Q2 of 21 · Testing AI systems
How would you test a feature powered by an LLM, given the same input can produce different outputs?
Short answer
Short answer: Clarify the feature's job first, then layer: deterministic parts get normal unit tests; LLM outputs get property checks (schema, format, banned content, groundedness); LLM-as-judge handles quality rubrics; a golden eval set tracks regression. Manage risk statistically, not as single-run pass/fail.
Detail
Clarify first: what is this feature supposed to do? Is there a right answer, or a range? What's the cost of a bad output? A customer-facing summary where hallucinated facts could mislead users is a higher bar than an internal draft reviewed by a human before publishing.
Layer the tests:
- Deterministic parts (input parsing, output formatting, routing logic) get normal unit tests.
- Per-call output quality: property checks — required fields present, length within bounds, no PII in the response, claims grounded in the source.

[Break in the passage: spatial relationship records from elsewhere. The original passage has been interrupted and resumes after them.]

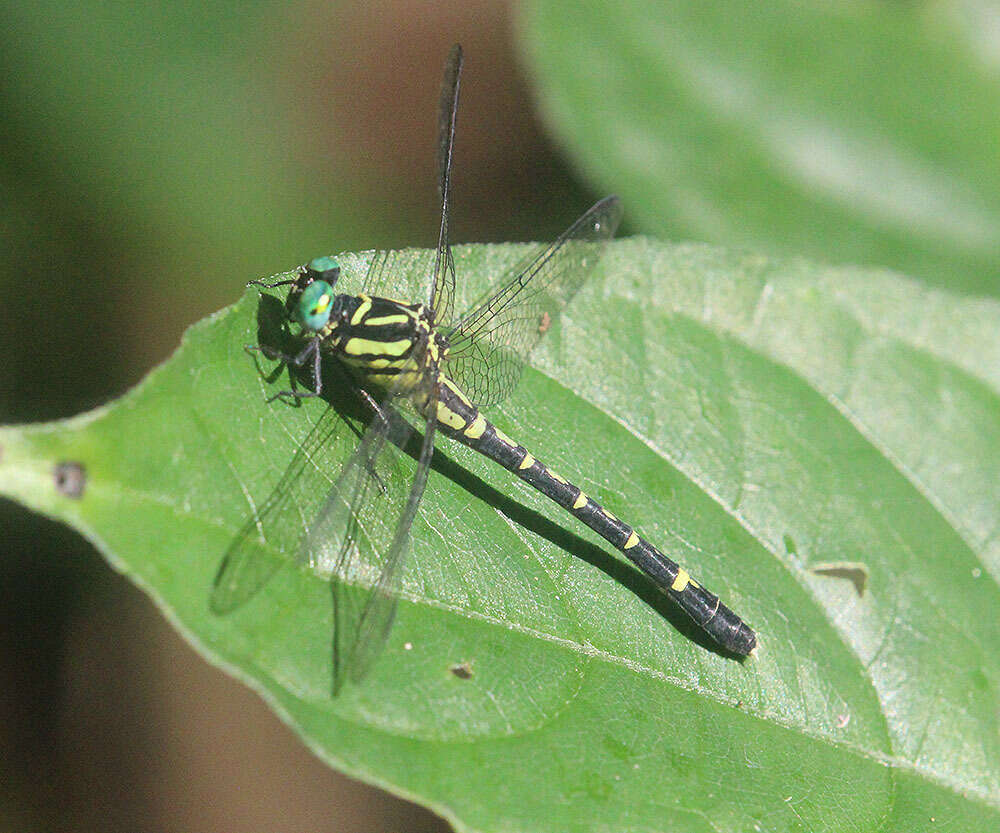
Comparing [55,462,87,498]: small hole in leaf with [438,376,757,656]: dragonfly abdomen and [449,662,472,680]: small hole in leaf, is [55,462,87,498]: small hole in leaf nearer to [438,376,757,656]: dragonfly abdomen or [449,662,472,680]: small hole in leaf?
[449,662,472,680]: small hole in leaf

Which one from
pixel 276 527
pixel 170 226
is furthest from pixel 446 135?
pixel 170 226

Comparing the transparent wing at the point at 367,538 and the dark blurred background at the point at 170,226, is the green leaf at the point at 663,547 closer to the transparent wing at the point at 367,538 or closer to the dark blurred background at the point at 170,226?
the transparent wing at the point at 367,538

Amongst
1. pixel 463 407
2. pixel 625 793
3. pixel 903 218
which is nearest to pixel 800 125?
pixel 903 218

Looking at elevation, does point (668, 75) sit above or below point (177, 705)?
above

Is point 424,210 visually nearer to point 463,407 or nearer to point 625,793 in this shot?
point 463,407

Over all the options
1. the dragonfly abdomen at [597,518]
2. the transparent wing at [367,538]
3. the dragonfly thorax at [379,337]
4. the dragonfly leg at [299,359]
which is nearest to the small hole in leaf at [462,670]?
the transparent wing at [367,538]

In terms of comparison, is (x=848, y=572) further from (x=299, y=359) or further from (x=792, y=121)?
(x=792, y=121)
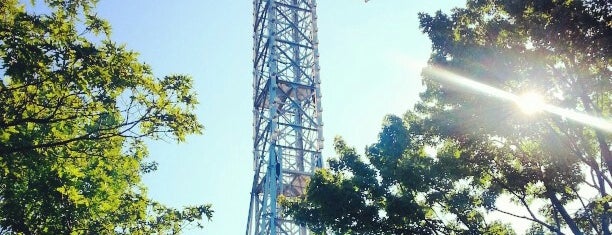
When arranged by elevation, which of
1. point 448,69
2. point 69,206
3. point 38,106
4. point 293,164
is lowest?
point 69,206

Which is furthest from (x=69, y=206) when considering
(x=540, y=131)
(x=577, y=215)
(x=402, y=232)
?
(x=577, y=215)

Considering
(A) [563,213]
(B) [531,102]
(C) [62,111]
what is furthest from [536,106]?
(C) [62,111]

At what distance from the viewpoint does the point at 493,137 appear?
1078cm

- Rubric-based quality: LLM-as-judge evaluates helpfulness, accuracy, and tone, sampled and spot-checked against humans.
- Regression: a golden eval set of representative inputs. Flag statistically significant drops in quality score — not single-run noise.
Adversarial: prompt injection attempts, jailbreak probes, inputs designed to trigger hallucination.
Close: the eval harness is a first-class deliverable. Human-in-the-loop for high-stakes outputs. Manage risk statistically, not as a binary pass/fail. See Evaluation methods for the full taxonomy.